# Spring Tarheel Cluster: March 9-13, 2022 in Raleigh, NC



## X skully X (Nov 21, 2021)

Sounds like a lot of fun Liz, if I wasn’t on the west coast I’d definitely take you up on the offer 💜🐩💜


----------



## MaizieFrosty (Apr 12, 2019)

That sounds like a blast! It's way more fun to watch a dog show with poodle friends!


----------



## 94Magna_Tom (Feb 23, 2021)

That's a funny name! A bit too far for me!


----------



## Pavie (May 4, 2021)

Sounds fun!

I've never been to a dog show before and I'm interested. Is there any registration required or do people just show up? I see they also have companion events like the CGC, Trick Dog, and Temperament Test. I'm quite interested trying out the temperament test.


----------



## Happy'sDad (Jul 4, 2020)

Here's a link. Hit the green button for a lengthy pdf listing everything you'd want to know.





__





Conformation Show






durhamkennelclub.com





@Pavie , you're in luck. They have temperment testing.


----------



## Liz (Oct 2, 2010)

@Pavie Let's do it! I'll happily cheer on you and Pavie (Mia will sit out this one). Of course we should catch as many poodle varieties as we can! The standards look so glamorous when they parade into the ring, it's impossible to turn away. I'd love to see the Barbets and Lagotti Romagnoli as well.
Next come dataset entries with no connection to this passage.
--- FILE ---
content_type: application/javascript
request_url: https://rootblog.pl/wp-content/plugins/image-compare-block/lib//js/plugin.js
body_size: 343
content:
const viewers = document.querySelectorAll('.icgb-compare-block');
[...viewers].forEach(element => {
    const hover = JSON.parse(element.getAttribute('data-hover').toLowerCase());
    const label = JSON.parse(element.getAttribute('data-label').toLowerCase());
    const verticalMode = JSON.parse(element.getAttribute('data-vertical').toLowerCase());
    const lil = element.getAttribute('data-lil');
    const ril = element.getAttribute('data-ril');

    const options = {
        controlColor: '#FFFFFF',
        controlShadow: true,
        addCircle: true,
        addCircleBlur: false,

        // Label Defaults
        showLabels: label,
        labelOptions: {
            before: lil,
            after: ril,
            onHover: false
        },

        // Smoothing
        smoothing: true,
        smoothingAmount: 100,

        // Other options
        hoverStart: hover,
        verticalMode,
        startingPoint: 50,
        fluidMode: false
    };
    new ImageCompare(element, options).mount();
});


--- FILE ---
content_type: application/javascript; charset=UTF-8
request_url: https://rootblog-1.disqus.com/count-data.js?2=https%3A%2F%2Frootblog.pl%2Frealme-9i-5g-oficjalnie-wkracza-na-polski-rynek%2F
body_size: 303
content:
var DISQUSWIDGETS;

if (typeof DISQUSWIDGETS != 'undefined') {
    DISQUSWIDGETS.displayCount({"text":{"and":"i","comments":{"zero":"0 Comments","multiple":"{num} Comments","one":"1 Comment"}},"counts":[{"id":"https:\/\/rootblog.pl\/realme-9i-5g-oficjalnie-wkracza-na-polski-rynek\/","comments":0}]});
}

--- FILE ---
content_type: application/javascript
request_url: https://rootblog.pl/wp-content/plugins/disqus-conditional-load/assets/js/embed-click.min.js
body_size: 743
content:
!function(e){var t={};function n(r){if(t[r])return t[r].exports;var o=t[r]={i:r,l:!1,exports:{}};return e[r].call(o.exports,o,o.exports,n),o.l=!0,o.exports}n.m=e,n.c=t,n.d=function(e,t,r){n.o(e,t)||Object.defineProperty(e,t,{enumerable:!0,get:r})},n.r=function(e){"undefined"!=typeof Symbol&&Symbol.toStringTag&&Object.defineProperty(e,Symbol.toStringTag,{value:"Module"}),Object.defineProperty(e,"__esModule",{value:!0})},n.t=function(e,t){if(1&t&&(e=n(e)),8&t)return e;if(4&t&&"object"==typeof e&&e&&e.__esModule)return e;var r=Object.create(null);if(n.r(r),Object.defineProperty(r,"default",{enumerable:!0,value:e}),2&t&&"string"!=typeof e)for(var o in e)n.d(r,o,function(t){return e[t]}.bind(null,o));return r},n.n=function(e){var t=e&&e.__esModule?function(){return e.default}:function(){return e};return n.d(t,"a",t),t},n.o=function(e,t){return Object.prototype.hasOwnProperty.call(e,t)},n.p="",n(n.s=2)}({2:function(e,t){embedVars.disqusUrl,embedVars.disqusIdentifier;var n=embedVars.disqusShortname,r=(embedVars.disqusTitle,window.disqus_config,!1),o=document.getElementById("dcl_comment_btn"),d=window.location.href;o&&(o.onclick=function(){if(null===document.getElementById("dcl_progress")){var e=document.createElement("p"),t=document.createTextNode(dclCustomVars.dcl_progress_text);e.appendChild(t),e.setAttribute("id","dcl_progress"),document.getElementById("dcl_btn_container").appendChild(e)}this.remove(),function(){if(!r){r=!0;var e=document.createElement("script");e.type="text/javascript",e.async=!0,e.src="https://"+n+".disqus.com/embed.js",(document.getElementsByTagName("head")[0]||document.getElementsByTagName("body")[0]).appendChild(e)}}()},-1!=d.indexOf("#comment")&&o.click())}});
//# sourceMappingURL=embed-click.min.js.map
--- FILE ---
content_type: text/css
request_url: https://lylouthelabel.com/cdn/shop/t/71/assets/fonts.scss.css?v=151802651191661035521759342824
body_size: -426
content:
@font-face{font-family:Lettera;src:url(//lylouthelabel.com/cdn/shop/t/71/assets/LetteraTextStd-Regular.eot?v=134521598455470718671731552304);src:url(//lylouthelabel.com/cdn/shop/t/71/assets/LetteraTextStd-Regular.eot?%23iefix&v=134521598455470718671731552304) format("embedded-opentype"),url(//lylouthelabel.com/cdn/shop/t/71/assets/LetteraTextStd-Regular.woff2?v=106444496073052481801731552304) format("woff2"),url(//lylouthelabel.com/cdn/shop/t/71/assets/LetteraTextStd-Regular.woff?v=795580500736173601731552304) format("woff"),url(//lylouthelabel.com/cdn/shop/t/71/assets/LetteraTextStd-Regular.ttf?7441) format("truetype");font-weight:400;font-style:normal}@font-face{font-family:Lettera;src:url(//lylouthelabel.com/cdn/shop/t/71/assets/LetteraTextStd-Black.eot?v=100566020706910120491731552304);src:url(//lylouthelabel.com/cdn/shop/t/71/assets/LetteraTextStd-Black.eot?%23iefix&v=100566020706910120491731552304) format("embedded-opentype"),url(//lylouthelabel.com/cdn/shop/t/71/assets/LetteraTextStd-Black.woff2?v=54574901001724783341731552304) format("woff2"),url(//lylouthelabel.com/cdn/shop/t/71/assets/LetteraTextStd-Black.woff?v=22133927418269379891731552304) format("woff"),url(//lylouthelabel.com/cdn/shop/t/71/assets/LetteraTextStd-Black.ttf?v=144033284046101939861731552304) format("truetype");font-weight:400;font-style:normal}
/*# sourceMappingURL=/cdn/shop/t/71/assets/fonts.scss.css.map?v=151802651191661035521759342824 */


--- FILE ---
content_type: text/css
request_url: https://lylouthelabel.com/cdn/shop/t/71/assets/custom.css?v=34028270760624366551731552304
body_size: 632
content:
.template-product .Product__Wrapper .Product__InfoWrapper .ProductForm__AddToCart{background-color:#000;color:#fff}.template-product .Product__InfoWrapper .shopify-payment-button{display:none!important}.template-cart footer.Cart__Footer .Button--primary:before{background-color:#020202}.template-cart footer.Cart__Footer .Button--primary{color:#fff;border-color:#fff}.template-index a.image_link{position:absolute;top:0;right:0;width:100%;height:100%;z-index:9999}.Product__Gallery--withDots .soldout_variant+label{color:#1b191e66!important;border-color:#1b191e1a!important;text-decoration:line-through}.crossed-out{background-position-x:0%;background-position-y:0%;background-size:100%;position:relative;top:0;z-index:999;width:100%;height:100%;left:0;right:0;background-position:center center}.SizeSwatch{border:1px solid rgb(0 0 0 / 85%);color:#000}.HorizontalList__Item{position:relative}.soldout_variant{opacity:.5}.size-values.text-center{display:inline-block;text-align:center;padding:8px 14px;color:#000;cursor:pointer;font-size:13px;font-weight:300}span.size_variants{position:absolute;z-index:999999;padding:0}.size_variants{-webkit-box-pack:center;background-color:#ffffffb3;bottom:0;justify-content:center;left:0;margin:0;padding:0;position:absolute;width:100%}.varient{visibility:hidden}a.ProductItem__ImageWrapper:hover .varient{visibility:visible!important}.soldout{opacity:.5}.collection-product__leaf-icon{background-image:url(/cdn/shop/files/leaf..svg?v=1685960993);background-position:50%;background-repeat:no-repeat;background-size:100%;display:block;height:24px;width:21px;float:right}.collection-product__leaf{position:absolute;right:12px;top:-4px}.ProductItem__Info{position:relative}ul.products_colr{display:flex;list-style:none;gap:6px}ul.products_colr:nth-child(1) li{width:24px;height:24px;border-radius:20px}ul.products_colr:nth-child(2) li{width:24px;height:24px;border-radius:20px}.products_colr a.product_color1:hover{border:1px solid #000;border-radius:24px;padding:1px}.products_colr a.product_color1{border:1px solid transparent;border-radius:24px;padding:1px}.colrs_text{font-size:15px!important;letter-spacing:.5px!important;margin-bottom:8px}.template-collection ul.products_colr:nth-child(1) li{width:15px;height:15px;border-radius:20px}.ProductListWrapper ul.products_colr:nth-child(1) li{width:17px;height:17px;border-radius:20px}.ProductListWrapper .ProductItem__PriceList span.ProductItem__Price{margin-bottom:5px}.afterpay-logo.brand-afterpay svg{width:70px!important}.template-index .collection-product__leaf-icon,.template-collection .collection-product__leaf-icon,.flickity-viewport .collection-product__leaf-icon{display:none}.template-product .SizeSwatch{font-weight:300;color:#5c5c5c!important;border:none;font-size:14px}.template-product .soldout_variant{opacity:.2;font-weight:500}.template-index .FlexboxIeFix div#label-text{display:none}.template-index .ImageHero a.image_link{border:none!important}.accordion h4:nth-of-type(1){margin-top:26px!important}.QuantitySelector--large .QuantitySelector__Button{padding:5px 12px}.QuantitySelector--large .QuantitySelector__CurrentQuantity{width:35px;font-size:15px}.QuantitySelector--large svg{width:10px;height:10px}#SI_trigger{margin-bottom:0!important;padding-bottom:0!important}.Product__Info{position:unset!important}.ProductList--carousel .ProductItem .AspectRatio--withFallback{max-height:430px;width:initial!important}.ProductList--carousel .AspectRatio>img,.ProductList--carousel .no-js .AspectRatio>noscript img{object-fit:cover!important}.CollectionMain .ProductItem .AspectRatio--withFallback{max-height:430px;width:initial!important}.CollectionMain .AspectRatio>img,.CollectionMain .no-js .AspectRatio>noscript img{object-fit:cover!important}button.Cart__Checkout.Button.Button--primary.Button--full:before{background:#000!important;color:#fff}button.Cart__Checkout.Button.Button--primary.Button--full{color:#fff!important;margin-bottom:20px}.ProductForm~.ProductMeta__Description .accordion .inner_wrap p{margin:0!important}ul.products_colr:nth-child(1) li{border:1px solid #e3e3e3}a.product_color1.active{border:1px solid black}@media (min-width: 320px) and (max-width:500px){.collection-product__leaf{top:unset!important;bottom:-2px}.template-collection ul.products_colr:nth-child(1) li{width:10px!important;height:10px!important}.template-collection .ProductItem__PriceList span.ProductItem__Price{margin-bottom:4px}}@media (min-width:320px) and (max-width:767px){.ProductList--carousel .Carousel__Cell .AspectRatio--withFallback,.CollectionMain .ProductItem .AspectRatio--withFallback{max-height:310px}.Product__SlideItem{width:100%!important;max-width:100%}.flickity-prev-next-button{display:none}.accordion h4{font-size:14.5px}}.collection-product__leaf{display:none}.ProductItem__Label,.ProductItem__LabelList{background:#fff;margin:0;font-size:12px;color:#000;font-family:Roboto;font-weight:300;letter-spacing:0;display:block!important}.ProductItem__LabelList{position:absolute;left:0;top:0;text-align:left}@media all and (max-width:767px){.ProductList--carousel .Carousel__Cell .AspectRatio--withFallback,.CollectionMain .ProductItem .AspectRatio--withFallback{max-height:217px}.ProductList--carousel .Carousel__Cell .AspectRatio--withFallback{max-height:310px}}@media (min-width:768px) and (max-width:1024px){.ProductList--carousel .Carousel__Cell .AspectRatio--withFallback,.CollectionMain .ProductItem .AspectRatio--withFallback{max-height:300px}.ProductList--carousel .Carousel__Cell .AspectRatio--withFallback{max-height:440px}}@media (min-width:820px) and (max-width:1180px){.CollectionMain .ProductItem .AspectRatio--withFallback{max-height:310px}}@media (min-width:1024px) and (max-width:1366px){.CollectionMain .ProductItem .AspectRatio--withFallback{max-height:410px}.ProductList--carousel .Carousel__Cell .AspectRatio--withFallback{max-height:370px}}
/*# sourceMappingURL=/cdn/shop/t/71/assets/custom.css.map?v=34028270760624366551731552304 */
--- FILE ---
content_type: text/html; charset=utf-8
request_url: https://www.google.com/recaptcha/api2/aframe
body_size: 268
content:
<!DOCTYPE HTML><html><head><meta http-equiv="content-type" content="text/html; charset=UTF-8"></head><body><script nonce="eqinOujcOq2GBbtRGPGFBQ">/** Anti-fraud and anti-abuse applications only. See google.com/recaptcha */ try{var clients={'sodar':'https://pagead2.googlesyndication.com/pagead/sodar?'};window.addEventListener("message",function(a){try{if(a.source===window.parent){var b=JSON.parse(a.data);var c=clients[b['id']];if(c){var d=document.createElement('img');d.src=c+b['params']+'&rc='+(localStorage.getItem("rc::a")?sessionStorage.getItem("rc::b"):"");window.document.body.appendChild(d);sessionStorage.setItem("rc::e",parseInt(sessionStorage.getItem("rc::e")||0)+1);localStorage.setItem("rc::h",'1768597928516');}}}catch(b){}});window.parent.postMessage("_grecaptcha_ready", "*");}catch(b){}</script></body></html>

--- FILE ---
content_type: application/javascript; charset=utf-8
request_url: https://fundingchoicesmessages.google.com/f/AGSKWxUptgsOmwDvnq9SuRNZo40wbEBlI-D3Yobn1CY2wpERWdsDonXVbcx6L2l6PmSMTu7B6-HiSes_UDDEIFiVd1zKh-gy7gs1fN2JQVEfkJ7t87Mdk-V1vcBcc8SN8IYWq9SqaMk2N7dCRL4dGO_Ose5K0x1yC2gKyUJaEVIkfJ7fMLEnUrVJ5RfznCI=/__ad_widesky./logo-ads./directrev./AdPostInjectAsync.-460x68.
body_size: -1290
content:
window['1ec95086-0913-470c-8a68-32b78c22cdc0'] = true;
Perhaps Saturday is the best day to attend? Some considerations:

Central Carolina Poodle Club Specialties (Fri and Sat) (PS - they need a new logo, and that butthole belongs on the Poop Signals thread)
Temperament Testing ($10) (Sat and Sun, 9 am - 1 pm) (you might consider talking with a trainer about whether this is the right atmosphere to test)
Fast CAT (Sat and Sun)


----------



## kuriooo (Feb 17, 2010)

Oooh, not sure I can actually go (I’m in MI) but i’m glad you posted & hope there is a time in my life when it’s a reality!


----------



## Liz (Oct 2, 2010)

kuriooo said:


> Oooh, not sure I can actually go (I’m in MI) but i’m glad you posted & hope there is a time in my life when it’s a reality!


NC is a bit of a drive--though a welcome one this time of year!


----------